● Work to be completed: Select from the data all lines with the word "détartrant".
*** Opening Provided information ***
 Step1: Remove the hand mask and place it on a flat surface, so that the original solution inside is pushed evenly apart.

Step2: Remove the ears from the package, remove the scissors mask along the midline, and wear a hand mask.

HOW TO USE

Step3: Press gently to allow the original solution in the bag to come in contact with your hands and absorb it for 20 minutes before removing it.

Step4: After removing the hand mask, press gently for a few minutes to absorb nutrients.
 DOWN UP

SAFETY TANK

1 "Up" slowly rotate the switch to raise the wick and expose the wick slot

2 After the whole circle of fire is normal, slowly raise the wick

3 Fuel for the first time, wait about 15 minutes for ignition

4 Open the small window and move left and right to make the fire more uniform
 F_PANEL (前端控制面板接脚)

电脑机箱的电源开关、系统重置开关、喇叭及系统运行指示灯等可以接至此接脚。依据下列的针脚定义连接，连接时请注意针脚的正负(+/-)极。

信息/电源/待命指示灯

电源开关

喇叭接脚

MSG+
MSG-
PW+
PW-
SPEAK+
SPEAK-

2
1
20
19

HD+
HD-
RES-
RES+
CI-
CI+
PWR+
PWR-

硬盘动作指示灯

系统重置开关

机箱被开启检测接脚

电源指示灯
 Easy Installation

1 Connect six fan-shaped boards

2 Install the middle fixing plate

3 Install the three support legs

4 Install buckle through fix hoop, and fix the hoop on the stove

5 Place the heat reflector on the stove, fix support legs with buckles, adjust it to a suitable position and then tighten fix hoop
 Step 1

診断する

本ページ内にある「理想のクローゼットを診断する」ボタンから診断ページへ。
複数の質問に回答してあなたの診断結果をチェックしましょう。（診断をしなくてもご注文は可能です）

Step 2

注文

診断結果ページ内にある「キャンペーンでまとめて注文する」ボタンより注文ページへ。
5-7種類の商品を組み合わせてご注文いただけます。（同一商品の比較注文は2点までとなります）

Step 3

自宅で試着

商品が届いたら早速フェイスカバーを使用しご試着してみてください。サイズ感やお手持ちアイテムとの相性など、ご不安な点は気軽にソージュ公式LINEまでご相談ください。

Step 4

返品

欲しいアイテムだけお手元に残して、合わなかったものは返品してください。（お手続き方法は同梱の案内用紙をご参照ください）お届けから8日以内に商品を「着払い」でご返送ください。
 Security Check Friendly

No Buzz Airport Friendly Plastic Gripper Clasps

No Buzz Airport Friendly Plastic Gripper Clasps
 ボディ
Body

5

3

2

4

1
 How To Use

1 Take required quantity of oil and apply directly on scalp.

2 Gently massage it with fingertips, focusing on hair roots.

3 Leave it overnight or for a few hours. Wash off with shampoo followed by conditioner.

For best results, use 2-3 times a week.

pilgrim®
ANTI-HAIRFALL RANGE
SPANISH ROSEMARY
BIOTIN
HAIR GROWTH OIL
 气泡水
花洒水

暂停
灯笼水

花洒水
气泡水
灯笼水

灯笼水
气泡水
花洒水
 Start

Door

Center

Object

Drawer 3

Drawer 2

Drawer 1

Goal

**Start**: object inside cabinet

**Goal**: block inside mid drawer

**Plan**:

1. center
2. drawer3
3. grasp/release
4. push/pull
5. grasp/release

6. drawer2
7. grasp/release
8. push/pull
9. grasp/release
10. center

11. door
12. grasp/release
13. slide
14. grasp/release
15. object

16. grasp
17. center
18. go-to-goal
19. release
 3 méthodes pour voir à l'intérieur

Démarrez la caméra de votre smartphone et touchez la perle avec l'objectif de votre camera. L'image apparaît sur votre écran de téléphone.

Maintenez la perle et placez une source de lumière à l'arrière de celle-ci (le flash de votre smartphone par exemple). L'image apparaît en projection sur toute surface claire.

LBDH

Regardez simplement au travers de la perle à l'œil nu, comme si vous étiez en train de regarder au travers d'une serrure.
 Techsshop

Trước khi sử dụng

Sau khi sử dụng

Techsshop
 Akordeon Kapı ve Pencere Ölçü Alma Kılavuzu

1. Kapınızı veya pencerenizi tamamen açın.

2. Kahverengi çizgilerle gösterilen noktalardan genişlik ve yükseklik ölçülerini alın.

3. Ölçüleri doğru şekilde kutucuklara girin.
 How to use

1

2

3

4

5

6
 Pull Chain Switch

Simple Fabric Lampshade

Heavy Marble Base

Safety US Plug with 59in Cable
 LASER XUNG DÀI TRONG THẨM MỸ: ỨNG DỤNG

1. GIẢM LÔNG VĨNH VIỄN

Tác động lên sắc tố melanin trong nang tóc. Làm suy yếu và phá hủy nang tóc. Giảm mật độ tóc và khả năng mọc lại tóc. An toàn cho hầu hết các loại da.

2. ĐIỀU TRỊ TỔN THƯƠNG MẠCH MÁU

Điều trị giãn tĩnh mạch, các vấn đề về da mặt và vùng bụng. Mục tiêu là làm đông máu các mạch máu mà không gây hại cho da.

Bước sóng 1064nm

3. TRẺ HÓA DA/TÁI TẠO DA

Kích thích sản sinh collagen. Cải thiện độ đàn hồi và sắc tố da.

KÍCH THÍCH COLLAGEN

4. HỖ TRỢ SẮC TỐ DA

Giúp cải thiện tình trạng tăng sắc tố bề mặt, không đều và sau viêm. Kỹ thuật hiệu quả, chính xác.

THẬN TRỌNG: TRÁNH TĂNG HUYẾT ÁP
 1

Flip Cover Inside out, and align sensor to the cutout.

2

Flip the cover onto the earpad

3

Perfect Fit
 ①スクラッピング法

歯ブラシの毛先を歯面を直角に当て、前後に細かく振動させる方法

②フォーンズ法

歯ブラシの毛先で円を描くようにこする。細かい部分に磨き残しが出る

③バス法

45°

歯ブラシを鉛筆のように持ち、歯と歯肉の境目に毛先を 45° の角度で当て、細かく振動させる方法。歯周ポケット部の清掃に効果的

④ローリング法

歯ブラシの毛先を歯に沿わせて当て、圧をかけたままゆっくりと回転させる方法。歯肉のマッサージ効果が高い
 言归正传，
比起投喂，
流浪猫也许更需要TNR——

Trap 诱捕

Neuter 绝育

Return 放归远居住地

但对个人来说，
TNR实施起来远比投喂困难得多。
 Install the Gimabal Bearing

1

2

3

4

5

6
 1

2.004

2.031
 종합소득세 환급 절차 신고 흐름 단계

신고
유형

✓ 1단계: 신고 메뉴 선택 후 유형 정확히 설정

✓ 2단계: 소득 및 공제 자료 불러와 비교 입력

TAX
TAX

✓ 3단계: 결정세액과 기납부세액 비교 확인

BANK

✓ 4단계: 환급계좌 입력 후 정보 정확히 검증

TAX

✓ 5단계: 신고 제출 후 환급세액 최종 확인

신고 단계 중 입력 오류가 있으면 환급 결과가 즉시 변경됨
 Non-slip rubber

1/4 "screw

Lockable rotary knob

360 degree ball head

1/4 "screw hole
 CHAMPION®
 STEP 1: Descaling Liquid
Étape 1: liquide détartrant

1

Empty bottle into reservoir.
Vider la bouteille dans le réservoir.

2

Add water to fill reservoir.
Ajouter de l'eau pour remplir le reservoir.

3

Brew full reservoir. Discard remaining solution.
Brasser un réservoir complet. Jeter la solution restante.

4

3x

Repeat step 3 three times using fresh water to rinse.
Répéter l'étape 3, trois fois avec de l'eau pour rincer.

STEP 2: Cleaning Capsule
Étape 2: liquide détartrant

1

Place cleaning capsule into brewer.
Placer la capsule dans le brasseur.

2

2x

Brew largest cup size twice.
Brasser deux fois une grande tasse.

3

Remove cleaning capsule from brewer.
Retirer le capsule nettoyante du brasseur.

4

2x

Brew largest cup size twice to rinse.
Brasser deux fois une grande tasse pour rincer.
*** Closing Provided information ***
● Solution for this exercise:
Étape 1: liquide détartrant
Étape 2: liquide détartrant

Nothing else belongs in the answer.